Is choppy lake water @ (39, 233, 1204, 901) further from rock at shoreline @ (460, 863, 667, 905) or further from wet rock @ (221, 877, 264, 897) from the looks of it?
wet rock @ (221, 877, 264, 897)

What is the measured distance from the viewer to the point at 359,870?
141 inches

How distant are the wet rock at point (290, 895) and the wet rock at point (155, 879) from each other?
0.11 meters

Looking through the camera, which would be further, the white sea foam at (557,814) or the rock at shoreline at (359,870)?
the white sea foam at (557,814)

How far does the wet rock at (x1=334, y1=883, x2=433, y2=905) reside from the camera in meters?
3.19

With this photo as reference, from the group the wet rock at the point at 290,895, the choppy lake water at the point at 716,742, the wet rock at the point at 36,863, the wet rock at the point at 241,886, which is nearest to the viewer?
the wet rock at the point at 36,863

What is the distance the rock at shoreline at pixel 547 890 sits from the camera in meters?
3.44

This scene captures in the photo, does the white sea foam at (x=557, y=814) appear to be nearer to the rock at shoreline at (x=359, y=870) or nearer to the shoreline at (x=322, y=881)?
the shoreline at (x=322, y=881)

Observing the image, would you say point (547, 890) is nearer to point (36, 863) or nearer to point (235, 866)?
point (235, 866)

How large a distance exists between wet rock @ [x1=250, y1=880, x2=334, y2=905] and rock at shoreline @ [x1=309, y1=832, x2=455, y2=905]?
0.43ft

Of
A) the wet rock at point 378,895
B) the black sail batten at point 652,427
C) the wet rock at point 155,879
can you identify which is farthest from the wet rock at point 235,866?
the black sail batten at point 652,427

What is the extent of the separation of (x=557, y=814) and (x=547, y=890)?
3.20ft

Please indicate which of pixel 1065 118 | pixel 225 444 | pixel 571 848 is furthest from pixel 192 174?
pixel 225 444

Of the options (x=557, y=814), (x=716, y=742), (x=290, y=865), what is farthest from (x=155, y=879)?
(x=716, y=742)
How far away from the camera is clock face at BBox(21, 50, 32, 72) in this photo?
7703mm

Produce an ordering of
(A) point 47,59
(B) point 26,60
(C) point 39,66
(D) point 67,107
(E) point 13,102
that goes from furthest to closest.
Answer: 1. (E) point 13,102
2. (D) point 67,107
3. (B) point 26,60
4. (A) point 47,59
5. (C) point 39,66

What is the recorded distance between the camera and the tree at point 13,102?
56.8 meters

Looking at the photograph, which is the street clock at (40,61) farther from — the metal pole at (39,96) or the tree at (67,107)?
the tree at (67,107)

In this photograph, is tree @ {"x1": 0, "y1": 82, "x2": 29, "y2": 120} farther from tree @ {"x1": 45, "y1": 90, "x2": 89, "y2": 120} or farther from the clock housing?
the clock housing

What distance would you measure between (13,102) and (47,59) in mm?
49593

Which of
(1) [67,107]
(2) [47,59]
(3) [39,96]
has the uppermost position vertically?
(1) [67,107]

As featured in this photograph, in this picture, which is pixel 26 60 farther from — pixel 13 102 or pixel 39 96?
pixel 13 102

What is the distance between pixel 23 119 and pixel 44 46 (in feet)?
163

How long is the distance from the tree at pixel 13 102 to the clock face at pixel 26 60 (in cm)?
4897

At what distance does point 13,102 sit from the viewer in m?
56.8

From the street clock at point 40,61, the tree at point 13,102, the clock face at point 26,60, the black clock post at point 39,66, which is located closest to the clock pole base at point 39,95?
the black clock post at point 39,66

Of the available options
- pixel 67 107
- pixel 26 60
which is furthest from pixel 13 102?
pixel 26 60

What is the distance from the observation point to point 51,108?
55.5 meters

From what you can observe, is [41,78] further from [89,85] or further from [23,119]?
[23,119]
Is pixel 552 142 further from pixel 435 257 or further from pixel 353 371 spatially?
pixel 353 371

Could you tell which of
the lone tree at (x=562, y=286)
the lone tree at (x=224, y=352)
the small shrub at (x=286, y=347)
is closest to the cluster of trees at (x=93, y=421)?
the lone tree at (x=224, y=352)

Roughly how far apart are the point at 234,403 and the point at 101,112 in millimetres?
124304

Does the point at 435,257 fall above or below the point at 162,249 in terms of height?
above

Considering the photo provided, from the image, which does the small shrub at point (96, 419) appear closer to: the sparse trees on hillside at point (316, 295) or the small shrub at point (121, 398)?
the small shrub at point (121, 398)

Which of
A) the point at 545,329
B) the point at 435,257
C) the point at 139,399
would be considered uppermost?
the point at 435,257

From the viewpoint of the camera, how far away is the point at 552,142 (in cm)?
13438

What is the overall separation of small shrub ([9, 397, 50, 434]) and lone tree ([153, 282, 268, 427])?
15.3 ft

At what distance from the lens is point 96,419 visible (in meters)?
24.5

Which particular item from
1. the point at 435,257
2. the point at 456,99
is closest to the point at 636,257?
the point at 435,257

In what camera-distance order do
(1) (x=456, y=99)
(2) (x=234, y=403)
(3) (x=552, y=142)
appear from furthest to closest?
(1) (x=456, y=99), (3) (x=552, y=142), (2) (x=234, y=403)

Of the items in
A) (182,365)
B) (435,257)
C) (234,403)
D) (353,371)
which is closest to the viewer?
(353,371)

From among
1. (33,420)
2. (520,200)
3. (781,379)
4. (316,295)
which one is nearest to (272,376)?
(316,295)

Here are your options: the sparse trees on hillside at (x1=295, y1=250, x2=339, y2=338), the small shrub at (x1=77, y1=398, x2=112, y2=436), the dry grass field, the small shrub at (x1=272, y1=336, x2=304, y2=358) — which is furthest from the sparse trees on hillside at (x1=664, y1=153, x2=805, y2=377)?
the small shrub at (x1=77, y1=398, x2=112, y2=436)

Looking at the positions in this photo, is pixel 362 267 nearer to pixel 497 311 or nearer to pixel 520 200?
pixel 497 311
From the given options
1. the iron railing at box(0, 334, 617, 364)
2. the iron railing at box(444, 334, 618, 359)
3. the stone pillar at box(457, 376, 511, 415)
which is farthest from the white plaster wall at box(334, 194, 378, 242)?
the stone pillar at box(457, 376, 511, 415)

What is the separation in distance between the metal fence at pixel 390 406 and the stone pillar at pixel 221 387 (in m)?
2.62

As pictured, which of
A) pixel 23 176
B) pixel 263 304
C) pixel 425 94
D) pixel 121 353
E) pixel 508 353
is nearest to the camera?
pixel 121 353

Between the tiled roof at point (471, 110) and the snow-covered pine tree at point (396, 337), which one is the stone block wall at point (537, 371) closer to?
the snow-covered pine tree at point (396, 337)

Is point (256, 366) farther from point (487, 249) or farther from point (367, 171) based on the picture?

> **What the task requires**: Convert the lines of the listing between the line holding "Roughly how far" and the line holding "(1) (x=456, y=99), (3)", inclusive, into a Markdown table with the columns No. and Line, numbering each row and omitting blank lines.

> **Exercise result**:
| No. | Line |
|---|---|
| 1 | Roughly how far apart are the point at 234,403 and the point at 101,112 in millimetres? |
| 2 | 124304 |
| 3 | Does the point at 435,257 fall above or below the point at 162,249 in terms of height? |
| 4 | above |
| 5 | Considering the photo provided, from the image, which does the small shrub at point (96, 419) appear closer to: the sparse trees on hillside at point (316, 295) or the small shrub at point (121, 398)? |
| 6 | the small shrub at point (121, 398) |
| 7 | Which of |
| 8 | A) the point at 545,329 |
| 9 | B) the point at 435,257 |
| 10 | C) the point at 139,399 |
| 11 | would be considered uppermost? |
| 12 | the point at 435,257 |
| 13 | From the viewpoint of the camera, how far away is the point at 552,142 (in cm)? |
| 14 | 13438 |
| 15 | What is the overall separation of small shrub ([9, 397, 50, 434]) and lone tree ([153, 282, 268, 427])? |
| 16 | 15.3 ft |
| 17 | At what distance from the lens is point 96,419 visible (in meters)? |
| 18 | 24.5 |
| 19 | Which particular item from |
| 20 | 1. the point at 435,257 |
| 21 | 2. the point at 456,99 |
| 22 | is closest to the point at 636,257? |
| 23 | the point at 435,257 |
| 24 | In what camera-distance order do |
| 25 | (1) (x=456, y=99) |
| 26 | (2) (x=234, y=403) |
| 27 | (3) (x=552, y=142) |
| 28 | appear from furthest to closest? |
| 29 | (1) (x=456, y=99), (3) (x=552, y=142), (2) (x=234, y=403) |